The sniper quickly unsnapped the scope, unscrewed the barrel, and with a few precision moves had the rifle back in its case. He strapped it to his back and began his descent from the white oak. There was no hurry. It would be hours before the bodies were discovered. He and his partner had big plans for a steak dinner in a few hours at Harvey’s Rib Shack in downtown Dayton. Over champagne and fine wines they would replay the perfect kills and drink to a two-million-dollar fee. They would check the newspapers in the morning for the shocking story, perhaps see a quote or two from poor Higgs out in Vegas as he reacted with shock to such cold-blooded killings, then they would separate for a few months until their next job.

But a rotted limb changed everything. For an ex–Special Ops known for his sure-footedness, back in the day anyway, such a mistake was unbelievable, though he would not remember it and never have time to analyze it. Head down, he fell fast and hard with nothing to grab onto and no time to brace for an ugly landing. He hit the hard ground with his forehead, and his neck snapped with such force that he knew he was dead. He blacked out and had no idea what time it was when he opened his eyes again. It was dark. He wanted to check his wristwatch but he couldn’t lift his hands. Nothing was moving. The pain in his neck was so excruciating that he wanted to scream. Instead, he stifled a groan, then another. He was on his back and twisted at the waist in an awkward shape that he wanted to adjust, but nothing, not a damned thing was moving. Except for his lungs, and they were labored. He couldn’t see the case with his rifle. His cell phone was in a rear pocket but nothing was within reach.

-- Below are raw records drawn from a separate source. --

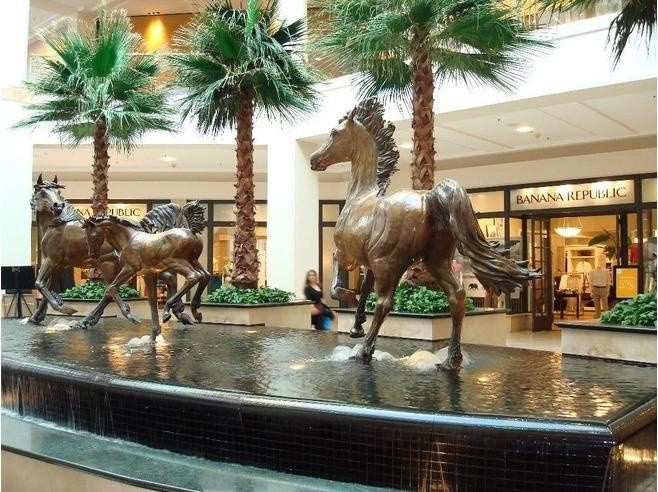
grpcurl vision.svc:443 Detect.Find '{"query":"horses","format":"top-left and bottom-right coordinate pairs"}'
top-left (68, 214), bottom-right (213, 331)
top-left (308, 94), bottom-right (545, 373)
top-left (27, 173), bottom-right (206, 326)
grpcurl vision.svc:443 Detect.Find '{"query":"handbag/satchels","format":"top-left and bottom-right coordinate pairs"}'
top-left (310, 304), bottom-right (325, 315)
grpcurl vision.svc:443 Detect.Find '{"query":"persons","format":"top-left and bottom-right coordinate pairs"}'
top-left (303, 269), bottom-right (329, 330)
top-left (589, 265), bottom-right (610, 319)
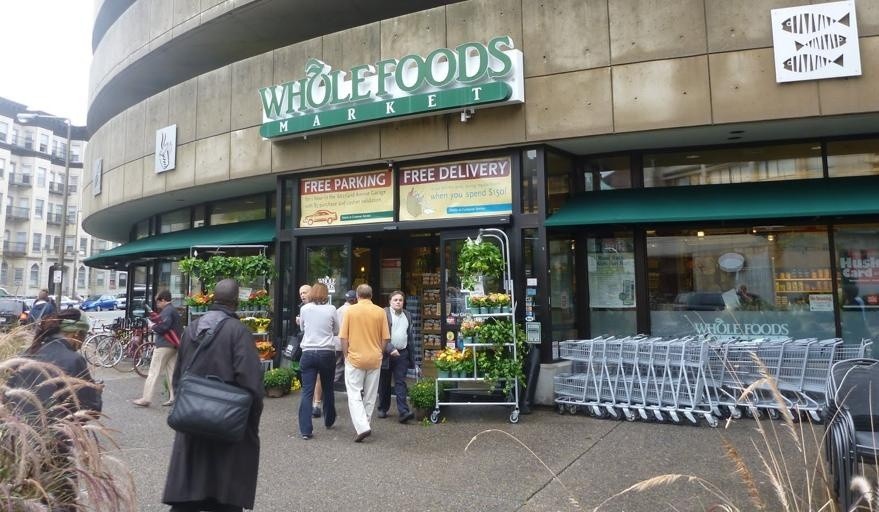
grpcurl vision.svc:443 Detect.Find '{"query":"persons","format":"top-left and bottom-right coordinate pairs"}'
top-left (340, 284), bottom-right (391, 442)
top-left (2, 308), bottom-right (105, 512)
top-left (18, 290), bottom-right (57, 331)
top-left (134, 290), bottom-right (183, 406)
top-left (299, 283), bottom-right (340, 439)
top-left (378, 291), bottom-right (413, 424)
top-left (163, 279), bottom-right (265, 512)
top-left (296, 285), bottom-right (323, 416)
top-left (334, 290), bottom-right (358, 383)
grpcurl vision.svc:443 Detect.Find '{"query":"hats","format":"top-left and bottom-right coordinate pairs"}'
top-left (345, 289), bottom-right (356, 297)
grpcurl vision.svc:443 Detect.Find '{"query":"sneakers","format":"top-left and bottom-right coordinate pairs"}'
top-left (303, 434), bottom-right (313, 439)
top-left (377, 409), bottom-right (387, 417)
top-left (352, 431), bottom-right (371, 442)
top-left (162, 400), bottom-right (176, 406)
top-left (133, 397), bottom-right (151, 406)
top-left (400, 412), bottom-right (414, 423)
top-left (311, 405), bottom-right (322, 417)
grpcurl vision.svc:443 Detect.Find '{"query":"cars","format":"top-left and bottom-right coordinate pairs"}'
top-left (0, 300), bottom-right (29, 327)
top-left (0, 288), bottom-right (23, 300)
top-left (116, 292), bottom-right (126, 302)
top-left (48, 296), bottom-right (78, 309)
top-left (79, 295), bottom-right (119, 311)
top-left (25, 299), bottom-right (37, 308)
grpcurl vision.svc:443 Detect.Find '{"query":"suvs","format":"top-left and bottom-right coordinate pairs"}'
top-left (676, 292), bottom-right (772, 310)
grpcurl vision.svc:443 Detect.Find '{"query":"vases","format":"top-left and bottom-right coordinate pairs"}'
top-left (250, 303), bottom-right (258, 312)
top-left (257, 352), bottom-right (269, 363)
top-left (260, 303), bottom-right (267, 311)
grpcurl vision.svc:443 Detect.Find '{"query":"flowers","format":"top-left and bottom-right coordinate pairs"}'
top-left (255, 342), bottom-right (273, 352)
top-left (247, 293), bottom-right (259, 305)
top-left (256, 290), bottom-right (270, 305)
top-left (185, 294), bottom-right (213, 313)
top-left (240, 316), bottom-right (271, 334)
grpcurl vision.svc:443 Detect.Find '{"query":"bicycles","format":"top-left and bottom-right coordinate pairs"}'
top-left (81, 317), bottom-right (156, 377)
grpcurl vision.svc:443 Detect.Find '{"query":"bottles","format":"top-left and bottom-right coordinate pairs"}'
top-left (146, 317), bottom-right (156, 334)
top-left (791, 265), bottom-right (811, 279)
top-left (560, 288), bottom-right (571, 310)
top-left (405, 294), bottom-right (423, 379)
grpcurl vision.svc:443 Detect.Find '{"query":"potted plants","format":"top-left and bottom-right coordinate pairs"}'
top-left (264, 368), bottom-right (296, 398)
top-left (240, 301), bottom-right (246, 311)
top-left (432, 239), bottom-right (532, 401)
top-left (408, 377), bottom-right (444, 420)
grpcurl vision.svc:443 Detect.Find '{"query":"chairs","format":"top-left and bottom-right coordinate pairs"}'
top-left (822, 358), bottom-right (879, 512)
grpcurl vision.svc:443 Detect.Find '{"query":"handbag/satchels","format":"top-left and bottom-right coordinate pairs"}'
top-left (168, 373), bottom-right (254, 444)
top-left (284, 335), bottom-right (301, 361)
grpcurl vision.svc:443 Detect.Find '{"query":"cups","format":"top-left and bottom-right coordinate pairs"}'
top-left (622, 280), bottom-right (636, 306)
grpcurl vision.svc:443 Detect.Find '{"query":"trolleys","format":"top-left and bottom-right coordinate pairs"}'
top-left (431, 229), bottom-right (521, 426)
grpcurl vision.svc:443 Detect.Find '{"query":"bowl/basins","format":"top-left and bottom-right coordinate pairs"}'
top-left (718, 250), bottom-right (747, 273)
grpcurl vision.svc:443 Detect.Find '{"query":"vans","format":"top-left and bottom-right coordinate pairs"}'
top-left (116, 284), bottom-right (153, 310)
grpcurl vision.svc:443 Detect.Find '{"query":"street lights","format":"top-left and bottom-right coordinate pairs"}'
top-left (16, 110), bottom-right (73, 306)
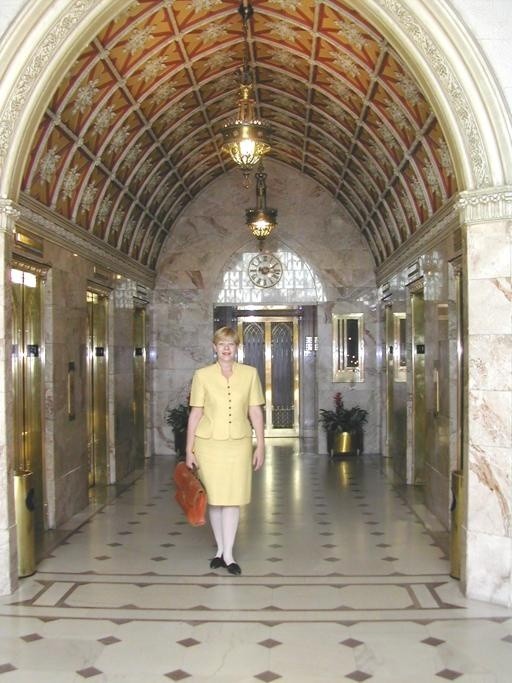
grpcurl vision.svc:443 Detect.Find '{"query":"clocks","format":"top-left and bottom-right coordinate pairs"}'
top-left (248, 251), bottom-right (283, 288)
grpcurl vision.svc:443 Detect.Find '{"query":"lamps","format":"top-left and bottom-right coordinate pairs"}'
top-left (217, 1), bottom-right (275, 189)
top-left (244, 159), bottom-right (278, 254)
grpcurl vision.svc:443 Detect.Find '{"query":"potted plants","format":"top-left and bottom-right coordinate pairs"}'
top-left (317, 390), bottom-right (369, 457)
top-left (166, 393), bottom-right (191, 459)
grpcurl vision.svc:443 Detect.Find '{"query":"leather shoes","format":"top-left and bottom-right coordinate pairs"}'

When he wore a real uniform and stalked enemies around the world, he had always kept a cyanide pill in a pocket to end things quickly if the situation called for it. He closed his eyes and dreamed of a pill now. This was not the way he wanted to die.

Even if she found him, his spinal cord was crushed. Trying to move him would just make matters worse.





4.


She heard the groans before she stumbled upon him. She fell to her knees and looked into his eyes. “What happened?” she hissed.

“I fell,” he grunted. “My neck.”

“Did you get them?”

“Yes, both. Then I fell.”

“What the hell.”

“I’m sorry.”

“I heard sirens down there. We have to move.”

“I can’t. I’m paralyzed. I can’t move anything.”

“Bullshit, Rick. I’m getting you out of here.”

He closed his eyes and groaned even louder. She stood and walked around the tree, straining for a glimpse of the house, but she could see nothing. With a small laser flashlight, she found the case with the rifle and debated what to do with it. If she took it, and if she got caught with it, she would be toast.

And what to do with him? The fool broke his own neck. Trying to carry him downhill through thick terrain for at least a mile would cause even more neurological damage. She knew that basic truth from her training.

Through his own stupidity he was about to get caught. But not her. And the two-million-dollar fee would not be divided. In the distance she heard a siren.

She walked to a spot beside him and looked down. He opened his eyes and saw her remove a small automatic from her pocket. “No, Karen, no.”